I couldn't be content with geraniums and impatiens any longer. I'm not sure if I should thank or curse that librarian, now that I think about it. But by that time the damage was done, and I spent a good part of the day in the stacks reading about all the wonders of witch hazel. I've never been without a witch hazel or two in any garden since, planted close to a walkway and right outside a window for winter sniffing and viewing.
In addition to providing exceptional beauty at the time of year we need it most, witch hazels are remarkably care-free plants. Rock hardy, they thrive in sun or partial shade and aren't bothered by pests or diseases. They can be encouraged into a small tree shape, espaliered against a wall or allowed to grow into a vase-shaped, multi-stemmed shrub.
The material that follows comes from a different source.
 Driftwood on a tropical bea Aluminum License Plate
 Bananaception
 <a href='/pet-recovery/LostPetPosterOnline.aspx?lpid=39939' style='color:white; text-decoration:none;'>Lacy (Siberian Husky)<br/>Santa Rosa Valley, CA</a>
In the summer, be sure to provide supplemental water and cut away any suckers as soon as they raise their messy heads.
Planted beneath deciduous trees, witch hazels form a colorful understory in a large garden. In a smaller garden they work as the top layer, underplanted with a skirting of winter hazel and hellebores this time of year, followed by bulbs and smaller perennials. And it never hurts to tuck in a couple of small blue or red-toned ornamental grasses to play off the witch hazel's hotly toned autumn foliage.
The tree and shrub committee of the Great Plant Picks organization recently evaluated a variety of witch hazels at Gossler Farms Nursery in Springfield, Ore. This group works to determine the best plants for our climate, and you can find the complete report on the trials at their Web site, www.greatplantpicks.org. These are the witch hazels the experts called out as the best for Northwest gardens:
• Hamamelis x intermedia 'Pallida.' This is my favorite of the yellows, for its cheerful flowers and strong perfume. Best of all it is one of the earliest to bloom, usually not long after Christmas.
• Hamamelis x intermedia 'Diane.' Deep maroon flowers can be dramatic if planted against an evergreen backdrop or espaliered against a wall so that the flower color shows up in the landscape. Good fall color.
• Hamamelis x intermedia 'Jelena.' This fragrant hybrid has large, golden flowers tinged with coppery-orange, and has vivid autumn coloration in shades of orange and red.
• Hamamelis mollis. This can be difficult to find in nurseries, but the Chinese species that I fell in love with more than two decades ago is still one of the very best, with intensely sweet perfume and large flowers in bright canary yellow.
Now In Bloom
The Christmas rose (Helleborus niger) earns its common name by being one of the first hellebores to open its flowers despite the worst of winter weather. Nearly severe in its perfect simplicity, H. niger's saucer-shaped, snow-white flowers glow on a dark day, set off by purple stems and toothed leaves. Given deep, rich soil and a sheltered spot, this clumping perennial will reward the gardener with long-lasting flowers and handsome year-round foliage.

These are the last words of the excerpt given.